Caras-pintadas – O quintal do Congresso Nacional foi tomado na quarta-feira por estudantes secundaristas e universitários que pintaram o rosto de verde e amarelo para cobrar a cassação de Antônio Carlos e Arruda. No mesmo dia, milhares de jovens fizeram uma passeata nas ruas de Salvador, em que um manifestante enjaulado que usava máscara de ACM fez sucesso. Protestos também aconteceram no Rio e em São Paulo. A exemplo do processo de impeachment de Fernando Collor, mais uma vez as ruas desempenharam papel decisivo no desfecho do caso do painel no Senado. Por medo delas fracassaram as várias tentativas para que tudo acabasse em pizza. Uma canetada do presidente do Congresso, Jader Barbalho (PMDB-PA), estabeleceu na terça-feira 22 um prazo de até 15 dias para uma decisão da Mesa do Senado sobre o relatório do Conselho de Ética. Além de surpreender a cúpula do próprio PMDB, a medida reanimou ACM e Arruda, que planejavam renunciar antes da reunião do Conselho e acreditaram que o “acordão” pudesse estar sendo ressuscitado. Outra razão para isso foi a garantia que o cacique baiano recebeu de que pelo menos os senadores peemedebistas Amir Lando (RO) e Ney Suassuna (PB) votariam contra o pedido de cassação. Apesar do receio de que um voto desses, transmitido ao vivo pela TV Senado, causaria prejuízos eleitorais, a dupla de senadores estava disposta a correr o risco. Só desistiram duas horas antes da reunião, atendendo a pedidos de dirigentes do partido. “Contava com esses dois votos, mas não houve traição. Eles não resistiram, a pressão foi muito forte”, lamentou ACM. A reunião do Conselho foi um desastre para Antônio Carlos e Arruda.
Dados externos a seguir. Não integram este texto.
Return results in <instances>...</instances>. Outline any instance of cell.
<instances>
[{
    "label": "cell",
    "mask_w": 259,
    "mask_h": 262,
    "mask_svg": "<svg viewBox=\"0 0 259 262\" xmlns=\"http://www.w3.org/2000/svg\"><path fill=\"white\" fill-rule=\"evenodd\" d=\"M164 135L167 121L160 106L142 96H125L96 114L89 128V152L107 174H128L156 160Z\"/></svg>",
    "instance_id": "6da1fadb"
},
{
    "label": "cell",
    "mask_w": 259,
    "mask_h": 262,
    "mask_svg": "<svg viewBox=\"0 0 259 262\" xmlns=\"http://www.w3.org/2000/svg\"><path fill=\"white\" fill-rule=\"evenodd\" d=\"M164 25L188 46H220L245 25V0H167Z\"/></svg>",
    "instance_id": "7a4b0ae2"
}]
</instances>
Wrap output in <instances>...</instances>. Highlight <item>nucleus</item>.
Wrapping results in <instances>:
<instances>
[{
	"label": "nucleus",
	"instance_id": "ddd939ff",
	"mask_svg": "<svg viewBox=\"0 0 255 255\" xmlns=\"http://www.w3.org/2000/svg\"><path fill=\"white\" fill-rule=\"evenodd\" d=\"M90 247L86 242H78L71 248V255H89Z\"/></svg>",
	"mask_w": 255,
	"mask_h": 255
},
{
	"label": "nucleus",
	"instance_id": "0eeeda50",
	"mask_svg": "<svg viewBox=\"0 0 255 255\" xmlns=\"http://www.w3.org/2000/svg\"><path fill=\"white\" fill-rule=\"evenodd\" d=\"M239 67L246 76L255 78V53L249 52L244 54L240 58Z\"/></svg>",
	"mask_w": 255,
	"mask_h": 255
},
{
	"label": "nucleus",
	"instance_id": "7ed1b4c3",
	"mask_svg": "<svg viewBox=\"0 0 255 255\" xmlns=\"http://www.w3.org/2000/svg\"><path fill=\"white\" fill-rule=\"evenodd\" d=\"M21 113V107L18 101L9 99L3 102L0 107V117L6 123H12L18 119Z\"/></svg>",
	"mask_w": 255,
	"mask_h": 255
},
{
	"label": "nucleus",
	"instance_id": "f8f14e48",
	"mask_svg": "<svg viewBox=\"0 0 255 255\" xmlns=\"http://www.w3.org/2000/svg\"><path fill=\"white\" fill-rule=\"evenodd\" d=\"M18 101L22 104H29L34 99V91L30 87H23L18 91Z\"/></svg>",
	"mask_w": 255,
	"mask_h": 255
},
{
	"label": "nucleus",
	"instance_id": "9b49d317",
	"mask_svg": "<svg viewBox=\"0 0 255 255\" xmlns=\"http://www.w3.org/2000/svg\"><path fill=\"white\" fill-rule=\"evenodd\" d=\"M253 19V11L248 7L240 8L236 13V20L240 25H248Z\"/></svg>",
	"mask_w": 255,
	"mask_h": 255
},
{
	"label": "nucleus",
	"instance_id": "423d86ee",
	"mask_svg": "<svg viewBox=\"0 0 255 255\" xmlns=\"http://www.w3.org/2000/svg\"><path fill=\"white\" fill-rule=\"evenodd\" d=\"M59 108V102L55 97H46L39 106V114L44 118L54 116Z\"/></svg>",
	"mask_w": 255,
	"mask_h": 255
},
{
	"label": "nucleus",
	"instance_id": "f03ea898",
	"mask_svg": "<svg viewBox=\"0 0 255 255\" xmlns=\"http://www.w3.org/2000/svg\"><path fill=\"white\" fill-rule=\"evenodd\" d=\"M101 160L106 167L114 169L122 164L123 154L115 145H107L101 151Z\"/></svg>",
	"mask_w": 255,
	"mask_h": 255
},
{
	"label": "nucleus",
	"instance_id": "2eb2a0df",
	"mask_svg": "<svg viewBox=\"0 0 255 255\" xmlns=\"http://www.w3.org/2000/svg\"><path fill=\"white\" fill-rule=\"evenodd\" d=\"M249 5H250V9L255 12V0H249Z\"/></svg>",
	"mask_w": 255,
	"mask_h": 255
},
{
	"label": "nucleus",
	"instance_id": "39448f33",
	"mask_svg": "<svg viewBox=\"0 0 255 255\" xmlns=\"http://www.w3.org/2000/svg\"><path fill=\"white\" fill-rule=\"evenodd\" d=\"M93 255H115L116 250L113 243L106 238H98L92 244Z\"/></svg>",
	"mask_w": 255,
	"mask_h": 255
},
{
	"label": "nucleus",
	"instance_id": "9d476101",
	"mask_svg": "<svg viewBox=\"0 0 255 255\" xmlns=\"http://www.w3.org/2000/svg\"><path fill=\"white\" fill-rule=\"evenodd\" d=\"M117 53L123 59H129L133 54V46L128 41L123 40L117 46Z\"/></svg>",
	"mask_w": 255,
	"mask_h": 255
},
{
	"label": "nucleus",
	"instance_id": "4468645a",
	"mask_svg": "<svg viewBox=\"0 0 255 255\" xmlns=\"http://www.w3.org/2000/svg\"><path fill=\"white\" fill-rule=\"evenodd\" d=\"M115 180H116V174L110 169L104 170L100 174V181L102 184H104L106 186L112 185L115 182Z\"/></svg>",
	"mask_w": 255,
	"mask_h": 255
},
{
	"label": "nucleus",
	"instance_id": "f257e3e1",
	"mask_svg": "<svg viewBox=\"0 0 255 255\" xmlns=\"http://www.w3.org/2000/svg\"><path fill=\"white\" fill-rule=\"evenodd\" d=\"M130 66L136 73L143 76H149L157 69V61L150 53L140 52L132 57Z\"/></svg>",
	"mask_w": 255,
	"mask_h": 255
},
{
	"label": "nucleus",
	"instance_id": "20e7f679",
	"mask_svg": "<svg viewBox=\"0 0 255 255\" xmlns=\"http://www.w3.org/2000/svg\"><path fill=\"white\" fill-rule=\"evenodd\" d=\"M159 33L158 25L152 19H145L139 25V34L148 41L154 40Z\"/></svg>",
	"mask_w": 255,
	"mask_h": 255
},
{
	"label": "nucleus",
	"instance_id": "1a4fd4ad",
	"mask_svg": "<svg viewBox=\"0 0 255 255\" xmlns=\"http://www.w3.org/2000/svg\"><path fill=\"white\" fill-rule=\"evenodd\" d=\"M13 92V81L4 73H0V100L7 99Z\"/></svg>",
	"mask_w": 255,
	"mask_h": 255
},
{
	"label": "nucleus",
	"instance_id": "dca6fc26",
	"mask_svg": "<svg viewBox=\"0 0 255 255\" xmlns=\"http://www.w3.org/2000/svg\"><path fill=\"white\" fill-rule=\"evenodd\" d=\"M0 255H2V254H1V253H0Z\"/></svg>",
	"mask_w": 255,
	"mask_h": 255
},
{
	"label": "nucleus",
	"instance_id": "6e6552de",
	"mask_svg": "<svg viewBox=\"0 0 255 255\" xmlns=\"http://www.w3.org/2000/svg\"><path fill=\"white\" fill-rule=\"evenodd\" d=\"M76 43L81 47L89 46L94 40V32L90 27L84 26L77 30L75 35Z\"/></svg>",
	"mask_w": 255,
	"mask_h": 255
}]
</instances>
Com firmeza, o senador Ramez Tebet (PSDB-MS), presidente do Conselho, rejeitou todas as manobras dos carlistas. Pau mandado de ACM, o senador Waldeck Ornélas (PFL-BA) perdeu a compostura e, com voz estridente, atacou Ramez, a quem chamou de autoritário. “Só a minha consciência é dona das minhas decisões. Quero dizer ao senhor que eu não tenho dono”, devolveu Ramez, calando Waldeck, que não pôde dizer o mesmo. O discreto senador Paulo Souto (PFL-BA) também quis mostrar serviço ao chefe e interrompeu o relator Saturnino Braga, que o corrigia por ter dito que os procuradores da República Guilherme Schelb e Eliana Torelly haviam desmentido a reportagem de ISTOÉ que revelou a conversa de ACM no Ministério Público. “Na reunião secreta, não foi isso que eles falaram…”, dizia Saturnino quando Souto o acusou de estar divulgando um depoimento sigiloso. “Se quiser, me processe, mas o senhor também ouviu. Não ouviu?”, cobrou o relator. Constrangido, Souto confirmou.

Além de perderem de goleada nos debates no Conselho, os carlistas também levaram uma surra nas votações. Dos 16 membros do Conselho, só Waldeck e Souto votaram contra o relatório de Saturnino. Atendendo a contragosto à orientação da direção do PFL, numa segunda votação os senadores Francelino Pereira (MG), Romeu Tuma (SP) e Geraldo Althoff (SC) disseram sim à proposta de abrandamento da pena para a dupla de fraudadores. A derrota acachapante no Conselho acabou de vez com a estratégia de ACM de fingir ainda ter força e repetir que iria até o fim do processo. “A batalha está perdida. Não é mais possível virar o jogo”, reconheceu Antônio Carlos no começo da noite da quarta-feira, quando informou ao presidente do partido, senador Jorge Bornhausen (SC), que renunciará na quarta-feira 30. Logo depois, Bornhausen recebeu telefonema de Arruda comunicando que jogaria a toalha na manhã seguinte. Arruda também ligou para Jader e marcou café da manhã para mostrar o discurso de renúncia e acertar detalhes da sessão, em que levou uma claque. Jader nada informou aos líderes do PMDB, Renan Calheiros, e do PSDB, Sérgio Machado (CE), integrantes da chamada “turma da paçoca”. Trata-se do grupo que se reuniu várias vezes para impedir que manobras de ACM esvaziassem o trabalho do Conselho e ficou conhecido depois de virar a madrugada em torno de uma tigela de paçoca de farinha com carne-seca, na véspera da apresentação do relatório de Saturnino.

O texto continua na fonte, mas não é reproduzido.